▶ _Excerpt provided_
1

I multiply many probabilities into one.

P.S. The probability won't never be zero (it'll be 0.01) and it won't never be hundrer (it'll be 0.99).

for probabilities in get_random_list_of_probabilities():
    a = 1
    b = 1
    for probability in probabilities:
        a *= probability
        b *= (1 - probability)

    if a < b:
        a_is_greater += 1
    if b > a:
        b_is_greater += 1

After some iterations, the a can be about 5.087e-258.

According to sys.float_info, the minimum value my Python can handle is about 2.225e-308.

I am afraid of running my code on other machines.

How can I normalize my values?

Thanks a lot!

John Doe
  • 11
  • 2
  • 1
    This problem is often solved by working in log space. See also https://stackoverflow.com/questions/3704570/in-python-small-floats-tending-to-zero – Mark Dec 21 '20 at 15:47
  • You could also take a look at the `decimal` module which allows you to represent arbitrarily small numbers only limited by your available memory. – sunnytown Dec 21 '20 at 15:49
  • Working in log space is cool, but I have one question. When I compare `a` and `b` after for loop; when `a` is greater than `b` and when `b` is greater than `a`. The ratio between these two values is different than ratio between these two values when I work in log space, why? P.S. Please, look at the post to view the point of comparing. – John Doe Dec 21 '20 at 16:25

1 Answers1

0

Sounds like you just want to clip the two numbers to within the (0.01, 0.99) (which will obviously be representable anywhere):

def normalize(p: float) -> float:
    """Normalize a probability to within 0.01 and 0.99."""
    return max(0.01, min(0.99, p))
for probabilities in get_random_list_of_probabilities():
    a = 1
    b = 1
    for probability in probabilities:
        a = normalize(a * probability)
        b = normalize(b * (1 - probability))

▶ _Problem statement_
What minimum value does the poster in the forum thread on multiplying probabilities say sys.float_info reports for their Python? Please answer briefly.

▶ _Collected material_
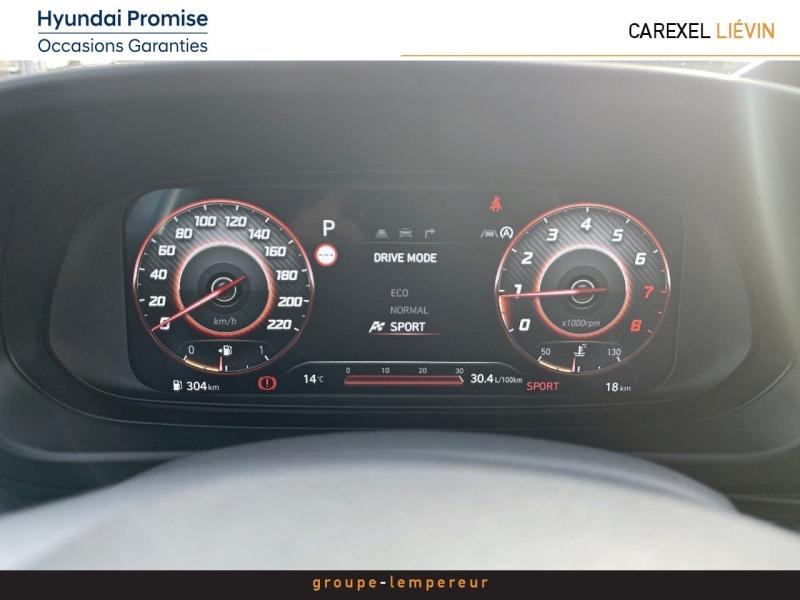 Image HYUNDAI Bayon 1.0 T-GDi 100ch Intuitive DCT-7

▶ _Your response_
About 2.225e-308.